Nell’appartamento del quartiere romano di Prati e «nel mezzo del secolo che si spacca come una mela, rossa di qua e nera di là», Pietro il giornalista si spezza schiacciato dagli sguardi dei morti, e complotta. «Grazie al riscatto della Resistenza, i bambini diacronici diventano antifascisti proprio perché sono stati fascisti, e così rinascono» spiega Orecchio.
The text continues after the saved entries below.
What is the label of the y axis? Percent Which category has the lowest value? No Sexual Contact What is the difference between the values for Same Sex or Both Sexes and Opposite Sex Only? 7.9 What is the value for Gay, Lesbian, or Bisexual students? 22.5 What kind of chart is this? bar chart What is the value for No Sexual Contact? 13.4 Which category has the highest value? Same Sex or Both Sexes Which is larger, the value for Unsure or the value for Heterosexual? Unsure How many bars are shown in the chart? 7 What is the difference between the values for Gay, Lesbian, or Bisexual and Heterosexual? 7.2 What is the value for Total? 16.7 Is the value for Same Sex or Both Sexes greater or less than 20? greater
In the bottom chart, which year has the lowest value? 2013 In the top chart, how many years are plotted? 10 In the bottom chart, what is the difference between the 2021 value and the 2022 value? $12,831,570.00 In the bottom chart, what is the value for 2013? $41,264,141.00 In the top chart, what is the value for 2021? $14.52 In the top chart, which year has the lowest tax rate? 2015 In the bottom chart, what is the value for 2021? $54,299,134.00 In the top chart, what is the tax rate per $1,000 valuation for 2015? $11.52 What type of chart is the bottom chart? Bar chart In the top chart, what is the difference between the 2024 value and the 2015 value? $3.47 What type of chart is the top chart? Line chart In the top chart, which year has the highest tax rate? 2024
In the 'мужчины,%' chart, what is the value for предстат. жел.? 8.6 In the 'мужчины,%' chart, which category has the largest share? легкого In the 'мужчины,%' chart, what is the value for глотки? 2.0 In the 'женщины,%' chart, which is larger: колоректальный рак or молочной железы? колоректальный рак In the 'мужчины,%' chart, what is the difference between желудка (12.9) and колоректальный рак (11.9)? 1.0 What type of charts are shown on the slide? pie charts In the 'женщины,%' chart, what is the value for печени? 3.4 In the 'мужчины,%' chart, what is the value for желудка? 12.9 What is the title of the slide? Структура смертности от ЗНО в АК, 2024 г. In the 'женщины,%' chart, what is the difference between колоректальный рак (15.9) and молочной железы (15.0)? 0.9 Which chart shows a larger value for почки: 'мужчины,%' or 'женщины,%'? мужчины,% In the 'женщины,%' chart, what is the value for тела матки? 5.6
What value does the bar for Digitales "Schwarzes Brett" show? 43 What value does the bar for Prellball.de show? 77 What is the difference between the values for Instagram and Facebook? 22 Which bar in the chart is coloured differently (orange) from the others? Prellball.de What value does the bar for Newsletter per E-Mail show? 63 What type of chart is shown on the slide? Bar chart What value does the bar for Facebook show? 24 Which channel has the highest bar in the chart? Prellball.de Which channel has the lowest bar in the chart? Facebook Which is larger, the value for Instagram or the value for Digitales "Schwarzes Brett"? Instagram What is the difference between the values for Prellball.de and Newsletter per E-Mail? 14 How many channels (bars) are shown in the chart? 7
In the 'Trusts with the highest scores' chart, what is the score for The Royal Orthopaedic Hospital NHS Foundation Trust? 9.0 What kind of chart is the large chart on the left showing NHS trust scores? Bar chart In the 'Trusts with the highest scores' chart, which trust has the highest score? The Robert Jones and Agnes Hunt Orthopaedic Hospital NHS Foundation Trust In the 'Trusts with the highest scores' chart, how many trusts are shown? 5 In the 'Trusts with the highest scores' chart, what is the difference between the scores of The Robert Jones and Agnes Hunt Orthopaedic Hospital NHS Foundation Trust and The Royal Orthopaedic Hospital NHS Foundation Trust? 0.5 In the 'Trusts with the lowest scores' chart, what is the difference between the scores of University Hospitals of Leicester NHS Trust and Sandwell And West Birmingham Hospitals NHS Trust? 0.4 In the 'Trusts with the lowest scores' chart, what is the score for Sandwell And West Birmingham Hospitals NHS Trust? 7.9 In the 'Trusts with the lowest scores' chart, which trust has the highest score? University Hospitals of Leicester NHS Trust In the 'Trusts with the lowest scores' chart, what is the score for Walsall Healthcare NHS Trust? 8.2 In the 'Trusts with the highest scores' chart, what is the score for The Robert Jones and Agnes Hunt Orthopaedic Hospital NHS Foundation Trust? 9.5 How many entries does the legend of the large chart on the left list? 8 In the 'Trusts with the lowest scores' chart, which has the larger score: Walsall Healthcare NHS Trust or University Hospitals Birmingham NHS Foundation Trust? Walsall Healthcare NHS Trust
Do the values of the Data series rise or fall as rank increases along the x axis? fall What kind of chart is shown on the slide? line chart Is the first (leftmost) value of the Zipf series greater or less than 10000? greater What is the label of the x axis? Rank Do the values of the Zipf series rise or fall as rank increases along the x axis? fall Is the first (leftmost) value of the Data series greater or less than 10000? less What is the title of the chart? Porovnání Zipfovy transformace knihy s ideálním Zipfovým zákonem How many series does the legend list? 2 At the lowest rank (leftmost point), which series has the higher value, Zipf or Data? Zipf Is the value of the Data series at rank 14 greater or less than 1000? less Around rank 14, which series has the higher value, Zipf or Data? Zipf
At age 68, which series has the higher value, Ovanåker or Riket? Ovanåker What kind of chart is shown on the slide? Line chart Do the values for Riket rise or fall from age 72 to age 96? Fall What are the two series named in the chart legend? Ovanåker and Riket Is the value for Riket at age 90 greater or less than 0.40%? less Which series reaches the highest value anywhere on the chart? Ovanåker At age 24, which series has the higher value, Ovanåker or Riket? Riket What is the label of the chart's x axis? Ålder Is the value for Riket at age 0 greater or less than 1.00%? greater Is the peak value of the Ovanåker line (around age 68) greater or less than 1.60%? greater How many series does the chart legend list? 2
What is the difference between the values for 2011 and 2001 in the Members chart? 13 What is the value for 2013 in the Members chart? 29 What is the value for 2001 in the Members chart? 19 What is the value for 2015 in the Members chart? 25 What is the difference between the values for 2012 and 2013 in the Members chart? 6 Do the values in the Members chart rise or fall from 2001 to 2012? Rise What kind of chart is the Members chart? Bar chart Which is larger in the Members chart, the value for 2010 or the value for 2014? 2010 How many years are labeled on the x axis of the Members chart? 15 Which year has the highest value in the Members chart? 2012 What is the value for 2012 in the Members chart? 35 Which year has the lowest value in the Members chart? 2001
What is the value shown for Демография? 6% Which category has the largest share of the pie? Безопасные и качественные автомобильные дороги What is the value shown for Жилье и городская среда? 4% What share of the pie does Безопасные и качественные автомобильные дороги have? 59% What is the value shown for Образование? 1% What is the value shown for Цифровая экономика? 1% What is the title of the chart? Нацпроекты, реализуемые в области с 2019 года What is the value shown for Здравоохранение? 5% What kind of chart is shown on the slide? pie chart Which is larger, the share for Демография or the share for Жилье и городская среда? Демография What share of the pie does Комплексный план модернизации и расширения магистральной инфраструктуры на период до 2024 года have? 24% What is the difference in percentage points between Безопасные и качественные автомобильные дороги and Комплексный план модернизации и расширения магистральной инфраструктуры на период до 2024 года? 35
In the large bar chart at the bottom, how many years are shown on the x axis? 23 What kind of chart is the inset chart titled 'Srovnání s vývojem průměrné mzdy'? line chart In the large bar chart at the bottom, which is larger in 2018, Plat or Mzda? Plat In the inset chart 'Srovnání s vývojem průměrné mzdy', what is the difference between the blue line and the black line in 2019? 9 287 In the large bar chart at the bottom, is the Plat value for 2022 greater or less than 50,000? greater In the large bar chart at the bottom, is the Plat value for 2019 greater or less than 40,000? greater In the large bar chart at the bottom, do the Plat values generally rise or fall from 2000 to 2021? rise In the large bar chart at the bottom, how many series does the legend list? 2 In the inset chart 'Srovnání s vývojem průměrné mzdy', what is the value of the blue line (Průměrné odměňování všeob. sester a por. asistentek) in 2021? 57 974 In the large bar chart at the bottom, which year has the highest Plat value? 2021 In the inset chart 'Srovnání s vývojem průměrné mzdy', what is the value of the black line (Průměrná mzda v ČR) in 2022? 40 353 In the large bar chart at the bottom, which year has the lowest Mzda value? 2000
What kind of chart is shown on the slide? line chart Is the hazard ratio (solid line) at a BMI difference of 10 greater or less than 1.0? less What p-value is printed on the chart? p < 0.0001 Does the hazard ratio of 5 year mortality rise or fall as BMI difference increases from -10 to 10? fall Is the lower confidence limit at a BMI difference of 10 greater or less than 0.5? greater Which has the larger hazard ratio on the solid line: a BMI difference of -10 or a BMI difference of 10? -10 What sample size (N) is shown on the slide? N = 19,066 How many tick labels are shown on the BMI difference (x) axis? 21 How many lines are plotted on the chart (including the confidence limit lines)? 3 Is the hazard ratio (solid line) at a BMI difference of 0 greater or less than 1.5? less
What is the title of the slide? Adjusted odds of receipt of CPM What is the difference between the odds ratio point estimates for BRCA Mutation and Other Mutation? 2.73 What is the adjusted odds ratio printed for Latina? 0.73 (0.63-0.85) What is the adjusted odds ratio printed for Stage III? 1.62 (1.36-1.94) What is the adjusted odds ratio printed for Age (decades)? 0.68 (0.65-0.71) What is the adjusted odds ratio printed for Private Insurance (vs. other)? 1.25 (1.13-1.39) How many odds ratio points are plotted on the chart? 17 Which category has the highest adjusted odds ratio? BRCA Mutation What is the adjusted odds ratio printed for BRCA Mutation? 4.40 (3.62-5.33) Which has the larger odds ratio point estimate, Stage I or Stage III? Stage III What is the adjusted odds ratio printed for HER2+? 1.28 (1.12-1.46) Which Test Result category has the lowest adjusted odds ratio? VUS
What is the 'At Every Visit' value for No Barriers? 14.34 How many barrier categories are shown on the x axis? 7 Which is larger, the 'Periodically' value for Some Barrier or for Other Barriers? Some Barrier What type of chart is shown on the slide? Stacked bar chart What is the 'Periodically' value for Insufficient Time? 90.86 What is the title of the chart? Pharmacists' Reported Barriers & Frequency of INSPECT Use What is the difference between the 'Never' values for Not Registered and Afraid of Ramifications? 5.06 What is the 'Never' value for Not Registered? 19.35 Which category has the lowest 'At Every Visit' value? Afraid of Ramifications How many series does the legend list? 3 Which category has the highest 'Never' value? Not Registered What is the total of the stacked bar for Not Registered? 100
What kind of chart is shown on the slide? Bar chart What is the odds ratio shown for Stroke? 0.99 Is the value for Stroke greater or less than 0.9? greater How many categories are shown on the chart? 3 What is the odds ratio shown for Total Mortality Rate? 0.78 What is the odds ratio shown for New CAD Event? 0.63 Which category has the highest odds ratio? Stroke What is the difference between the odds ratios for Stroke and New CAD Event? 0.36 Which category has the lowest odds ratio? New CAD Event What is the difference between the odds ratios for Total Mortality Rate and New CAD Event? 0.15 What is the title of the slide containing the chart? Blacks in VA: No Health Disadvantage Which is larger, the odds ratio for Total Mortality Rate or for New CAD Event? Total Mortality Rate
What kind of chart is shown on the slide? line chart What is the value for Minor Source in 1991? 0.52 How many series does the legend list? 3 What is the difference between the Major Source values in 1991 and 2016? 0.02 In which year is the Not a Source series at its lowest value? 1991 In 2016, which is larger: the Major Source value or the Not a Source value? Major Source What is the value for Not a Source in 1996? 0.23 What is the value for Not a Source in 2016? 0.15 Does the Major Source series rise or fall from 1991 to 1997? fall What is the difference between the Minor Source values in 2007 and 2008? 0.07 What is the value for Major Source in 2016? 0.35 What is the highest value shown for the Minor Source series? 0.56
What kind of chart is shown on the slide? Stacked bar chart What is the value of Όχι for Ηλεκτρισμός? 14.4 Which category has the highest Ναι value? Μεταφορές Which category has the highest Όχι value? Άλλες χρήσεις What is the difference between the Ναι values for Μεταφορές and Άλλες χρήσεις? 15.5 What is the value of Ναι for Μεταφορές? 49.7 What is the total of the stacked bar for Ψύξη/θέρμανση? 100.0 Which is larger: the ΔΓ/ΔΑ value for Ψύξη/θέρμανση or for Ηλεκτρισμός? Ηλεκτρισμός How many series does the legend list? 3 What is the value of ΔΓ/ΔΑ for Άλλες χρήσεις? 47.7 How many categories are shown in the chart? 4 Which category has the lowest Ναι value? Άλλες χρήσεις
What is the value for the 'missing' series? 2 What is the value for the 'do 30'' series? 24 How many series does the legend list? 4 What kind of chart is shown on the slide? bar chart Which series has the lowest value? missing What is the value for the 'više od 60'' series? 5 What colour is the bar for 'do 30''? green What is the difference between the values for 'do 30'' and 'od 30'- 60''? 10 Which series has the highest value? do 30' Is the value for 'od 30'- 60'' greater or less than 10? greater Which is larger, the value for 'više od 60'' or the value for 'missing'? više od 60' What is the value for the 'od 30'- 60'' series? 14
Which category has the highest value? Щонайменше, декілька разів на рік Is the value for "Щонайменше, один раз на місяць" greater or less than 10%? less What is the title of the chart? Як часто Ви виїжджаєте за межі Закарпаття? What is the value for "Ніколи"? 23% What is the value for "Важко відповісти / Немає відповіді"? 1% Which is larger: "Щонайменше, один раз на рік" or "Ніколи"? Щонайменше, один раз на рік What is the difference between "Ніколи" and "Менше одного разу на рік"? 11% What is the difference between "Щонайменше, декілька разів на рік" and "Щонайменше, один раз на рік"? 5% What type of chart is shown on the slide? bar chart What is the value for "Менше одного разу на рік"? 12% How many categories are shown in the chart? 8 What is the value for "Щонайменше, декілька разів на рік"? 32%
Pietro riceve le storie da Radio Londra, la carne dal mercato nero, l’armistizio da Badoglio, la Repubblica di Salò da M. e la liberazione dagli angloamericani e affossa la vergogna del passato nero in un padre rosso.
Barricato nel partito comunista di Palmiro Togliatti, Pietro spera suture di identità, ma il secolo travolge la spezzatura e squarcia i crimini di Stalin, le denunce di Kruscev, la perestrojka di Gorbacev, la fine del regno, la tenacia di Almirante, la salvezza di Berlinguer, i crateri nella piazza di Brescia e alla stazione di Bologna, gli schermi di Berlusconi, la Seconda Repubblica. «La storia non mi ha lasciato mai in pace. Non ho mai preso fiato, ho fatto quanto potevo».
Nel tempo del biancore e della rassegnazione, Pietro è accudito dalle lettere di Michela, fedele nella tenerezza dell’inchiostro, dalla vecchia Olivetti, dalle poesie di Montale e dalle copie dell’Unità. «L’ombra del tramonto di mio padre Alfredo si è allungata su tutta la vita di Migliorisi, che ne estremizza gli aspetti di sfortuna, solitudine e infelicità» spiega Orecchio.
Ma i bambini diacronici e la storia raccontano la verità? Fidarsi dei bambini diacronici è impossibile. «La storia è sempre da interrogare, soprattutto per noi che veniamo dopo e siamo cittadini del paese che, prima di inventare la forte volontà antifascista che ha gettato le basi della democrazia e della Costituzione, ha inventato il fascismo. La storia deve restare aperta, per non ricadere negli stessi errori».